Jumlah itu lebih kecil 6 peren dibandingkan rata-rata kesediaan konsumen di Jabodetabek yang sebesar Rp 5.200/hari.

"Pemerintah perlu berhati-hati dalam pembagian tarif berdasarkan zona. Daya beli konsumen di wilayah non-Jabodetabek yang lebih rendah tentu harus dimasukkan ke dalam perhitungan Pemerintah," tegas Rumayya.

Rumayya mengatakan sebanyak 52,4 persen konsumen memilih faktor keterjangkauan tarif sebagai alasan utama. Jauh mengungguli alasan lainnya seperti fleksibilitas waktu dan metode pembayaran, layanan door-to-door, dan keamanan.

"Perubahan tarif bisa sangat sensitif terhadap keputusan konsumen," ucap Rumayya.

Survei RISED itu berjudul "Persepsi Konsumen terhadap Kenaikan Tarif Ojek Online di Indonesia". Penelitian itu dilakukan untuk mengetahui respon konsumen terhadap kebijakan kenaikan tarif yang berpedoman pada Kepmenhub No. 348 tahun 2019, sekaligus memberikan gambaran terkait willingness to pay (kesediaan membayar) konsumen terhadap layanan ojol.

Survei dilakukan pada 3000 konsumen ojol di 9 wilayah di Indonesia yang mewakili 3 zona yang disebut dalam Kepmenhub tersebut, yaitu Jabodetabek, Surabaya, Bandung, Yogyakarta, Medan, Semarang, Palembang, Makassar, dan Malang, dan dilakukan dari 29 April sampai 3 Mei 2019.
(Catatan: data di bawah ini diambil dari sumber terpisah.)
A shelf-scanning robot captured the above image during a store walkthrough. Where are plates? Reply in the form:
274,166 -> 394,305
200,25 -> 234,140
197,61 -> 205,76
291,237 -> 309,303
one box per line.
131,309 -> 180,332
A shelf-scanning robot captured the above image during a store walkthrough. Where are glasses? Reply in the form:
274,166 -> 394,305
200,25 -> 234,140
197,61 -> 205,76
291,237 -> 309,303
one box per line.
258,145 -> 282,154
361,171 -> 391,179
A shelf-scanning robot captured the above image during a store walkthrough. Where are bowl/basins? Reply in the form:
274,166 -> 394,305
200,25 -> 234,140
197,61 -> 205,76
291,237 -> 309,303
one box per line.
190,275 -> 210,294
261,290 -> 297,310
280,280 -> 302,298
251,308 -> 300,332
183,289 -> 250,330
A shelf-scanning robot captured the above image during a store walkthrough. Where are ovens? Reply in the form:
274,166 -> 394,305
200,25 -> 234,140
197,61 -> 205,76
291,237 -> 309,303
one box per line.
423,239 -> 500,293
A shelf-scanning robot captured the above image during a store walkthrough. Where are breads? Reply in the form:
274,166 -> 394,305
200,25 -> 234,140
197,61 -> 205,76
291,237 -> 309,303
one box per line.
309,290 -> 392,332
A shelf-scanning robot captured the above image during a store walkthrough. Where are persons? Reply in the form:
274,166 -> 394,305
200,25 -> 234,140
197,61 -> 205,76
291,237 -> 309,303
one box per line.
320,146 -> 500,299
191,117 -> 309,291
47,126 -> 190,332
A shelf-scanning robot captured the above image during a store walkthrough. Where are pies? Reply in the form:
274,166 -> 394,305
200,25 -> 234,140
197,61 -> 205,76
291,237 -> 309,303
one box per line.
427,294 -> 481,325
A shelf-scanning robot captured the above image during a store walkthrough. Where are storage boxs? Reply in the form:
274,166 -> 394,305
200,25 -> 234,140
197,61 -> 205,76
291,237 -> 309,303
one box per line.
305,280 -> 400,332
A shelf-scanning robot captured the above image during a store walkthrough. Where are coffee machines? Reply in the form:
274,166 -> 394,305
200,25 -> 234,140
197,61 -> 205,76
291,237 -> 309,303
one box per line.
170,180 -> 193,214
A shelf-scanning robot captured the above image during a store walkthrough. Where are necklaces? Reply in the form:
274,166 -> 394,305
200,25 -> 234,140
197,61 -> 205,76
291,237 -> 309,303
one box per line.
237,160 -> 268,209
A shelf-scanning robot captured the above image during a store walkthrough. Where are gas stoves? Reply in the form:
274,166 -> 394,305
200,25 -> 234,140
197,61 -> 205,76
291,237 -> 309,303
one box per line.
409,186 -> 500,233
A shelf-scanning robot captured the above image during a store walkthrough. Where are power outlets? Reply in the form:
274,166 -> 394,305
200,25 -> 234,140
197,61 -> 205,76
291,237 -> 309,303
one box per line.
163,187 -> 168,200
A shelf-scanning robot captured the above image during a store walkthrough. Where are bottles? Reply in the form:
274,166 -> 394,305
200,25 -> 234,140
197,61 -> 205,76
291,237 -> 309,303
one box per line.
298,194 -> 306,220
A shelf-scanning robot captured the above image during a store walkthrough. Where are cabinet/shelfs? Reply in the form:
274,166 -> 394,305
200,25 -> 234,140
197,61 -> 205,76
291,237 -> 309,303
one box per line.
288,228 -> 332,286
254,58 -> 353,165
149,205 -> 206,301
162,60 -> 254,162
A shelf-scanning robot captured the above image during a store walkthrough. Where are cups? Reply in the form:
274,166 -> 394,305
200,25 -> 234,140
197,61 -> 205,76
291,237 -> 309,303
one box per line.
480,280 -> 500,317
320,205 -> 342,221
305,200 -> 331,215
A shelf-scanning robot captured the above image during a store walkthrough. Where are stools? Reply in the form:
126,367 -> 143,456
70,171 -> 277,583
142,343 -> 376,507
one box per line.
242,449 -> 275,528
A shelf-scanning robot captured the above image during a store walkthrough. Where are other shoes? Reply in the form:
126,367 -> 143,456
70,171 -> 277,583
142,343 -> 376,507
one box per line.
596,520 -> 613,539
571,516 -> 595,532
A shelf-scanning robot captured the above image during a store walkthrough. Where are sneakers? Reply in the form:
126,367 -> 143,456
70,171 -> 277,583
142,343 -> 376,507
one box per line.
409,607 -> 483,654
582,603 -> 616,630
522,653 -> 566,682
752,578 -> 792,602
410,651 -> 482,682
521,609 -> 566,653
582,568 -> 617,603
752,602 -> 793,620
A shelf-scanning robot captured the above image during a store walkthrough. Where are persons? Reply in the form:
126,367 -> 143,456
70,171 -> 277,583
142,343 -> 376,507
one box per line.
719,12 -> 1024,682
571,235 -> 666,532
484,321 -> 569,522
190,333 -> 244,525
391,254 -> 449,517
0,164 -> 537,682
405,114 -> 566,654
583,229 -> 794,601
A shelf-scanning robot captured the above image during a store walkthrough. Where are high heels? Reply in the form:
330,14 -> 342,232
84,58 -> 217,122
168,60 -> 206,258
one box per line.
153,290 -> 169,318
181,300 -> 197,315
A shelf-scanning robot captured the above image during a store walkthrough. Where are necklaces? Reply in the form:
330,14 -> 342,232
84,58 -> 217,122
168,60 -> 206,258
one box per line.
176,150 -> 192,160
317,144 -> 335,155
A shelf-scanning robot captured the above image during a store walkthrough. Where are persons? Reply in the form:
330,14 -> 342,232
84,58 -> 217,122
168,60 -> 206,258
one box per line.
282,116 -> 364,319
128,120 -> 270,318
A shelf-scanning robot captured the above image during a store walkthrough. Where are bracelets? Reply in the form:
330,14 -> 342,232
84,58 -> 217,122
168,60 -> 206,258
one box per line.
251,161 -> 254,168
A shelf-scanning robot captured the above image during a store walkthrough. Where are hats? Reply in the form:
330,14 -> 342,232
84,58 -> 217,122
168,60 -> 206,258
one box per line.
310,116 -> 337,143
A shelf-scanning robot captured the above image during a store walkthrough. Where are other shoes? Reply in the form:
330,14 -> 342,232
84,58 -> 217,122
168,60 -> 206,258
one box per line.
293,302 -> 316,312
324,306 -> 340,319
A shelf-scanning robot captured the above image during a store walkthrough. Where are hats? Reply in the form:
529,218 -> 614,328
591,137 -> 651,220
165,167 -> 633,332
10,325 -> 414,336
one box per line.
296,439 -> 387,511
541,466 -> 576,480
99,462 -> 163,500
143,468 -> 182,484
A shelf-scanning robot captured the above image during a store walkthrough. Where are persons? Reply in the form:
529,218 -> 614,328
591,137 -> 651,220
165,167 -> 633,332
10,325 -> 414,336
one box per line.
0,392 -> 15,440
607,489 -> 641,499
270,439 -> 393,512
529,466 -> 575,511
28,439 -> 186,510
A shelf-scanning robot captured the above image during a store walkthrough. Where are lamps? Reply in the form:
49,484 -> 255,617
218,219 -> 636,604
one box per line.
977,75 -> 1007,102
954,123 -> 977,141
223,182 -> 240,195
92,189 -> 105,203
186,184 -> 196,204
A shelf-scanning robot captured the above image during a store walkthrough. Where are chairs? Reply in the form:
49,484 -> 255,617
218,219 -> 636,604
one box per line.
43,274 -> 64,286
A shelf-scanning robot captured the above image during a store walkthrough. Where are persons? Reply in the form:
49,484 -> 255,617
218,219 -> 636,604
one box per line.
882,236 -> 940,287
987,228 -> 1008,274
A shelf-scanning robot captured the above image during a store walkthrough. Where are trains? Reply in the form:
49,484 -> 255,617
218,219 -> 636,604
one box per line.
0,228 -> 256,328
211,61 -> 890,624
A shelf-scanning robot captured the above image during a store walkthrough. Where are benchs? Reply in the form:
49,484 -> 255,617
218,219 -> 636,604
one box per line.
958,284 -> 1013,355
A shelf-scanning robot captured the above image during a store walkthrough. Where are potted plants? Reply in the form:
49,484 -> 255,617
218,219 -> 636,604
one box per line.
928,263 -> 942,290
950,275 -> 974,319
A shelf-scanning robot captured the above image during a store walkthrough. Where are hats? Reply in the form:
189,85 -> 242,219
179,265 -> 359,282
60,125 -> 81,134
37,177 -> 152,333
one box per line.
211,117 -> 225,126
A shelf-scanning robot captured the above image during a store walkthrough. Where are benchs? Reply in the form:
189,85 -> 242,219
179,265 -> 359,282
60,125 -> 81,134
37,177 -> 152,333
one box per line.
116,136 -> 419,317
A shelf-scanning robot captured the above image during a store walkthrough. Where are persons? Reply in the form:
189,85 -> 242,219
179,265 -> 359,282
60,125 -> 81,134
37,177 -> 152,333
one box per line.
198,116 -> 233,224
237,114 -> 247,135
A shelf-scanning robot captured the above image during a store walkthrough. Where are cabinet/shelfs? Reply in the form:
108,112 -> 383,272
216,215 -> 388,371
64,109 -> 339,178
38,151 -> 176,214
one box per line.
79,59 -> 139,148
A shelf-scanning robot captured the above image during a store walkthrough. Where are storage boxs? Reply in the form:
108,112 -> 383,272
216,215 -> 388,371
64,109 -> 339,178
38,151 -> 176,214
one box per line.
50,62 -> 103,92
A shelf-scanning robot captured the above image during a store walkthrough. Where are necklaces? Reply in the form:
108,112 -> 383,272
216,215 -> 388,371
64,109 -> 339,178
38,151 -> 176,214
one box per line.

Inflasi Pada Bulan Ramadan

Sementara itu, Ekonom UI Dr. Fithra Faisal menyayangkan momentum kenaikan tarif ojol yang terjadi sesaat sebelum Bulan Ramadan.

Seperti diketahui, inflasi cenderung meningkat saat Bulan Ramadan dan Hari Raya Idul Fitri tiba, menyusul tingginya permintaan masyarakat bagi sejumlah komoditas seperti makanan/minuman dan sandang.

"Kenaikan tarif ojol yang cukup tinggi tentunya akan berkontribusi bagi semakin tingginya tingkat inflasi. Apalagi berdasarkan hasil survei RISED, biaya pengeluaran transportasi sehari-hari berkontribusi sekitar 20 persen bagi pengeluaran konsumen per bulannya," ujar Fithra.

Rumayya mengatakan pemerintah harus mengevaluasi regulasi tarif dalam bisnis ojol karena berkurangnya permintaan ojol akan berdampak negatif pada penghasilan pengemudi karena konsumen enggan menggunakan ojol lagi.

"Perlu evaluasi berkala dalam jangka waktu yang tidak terlalu panjang, supaya bisa meninjau efektivitas kebijakan terhadap kesejahteraan konsumen dan pengemudi," tutup Rumayya.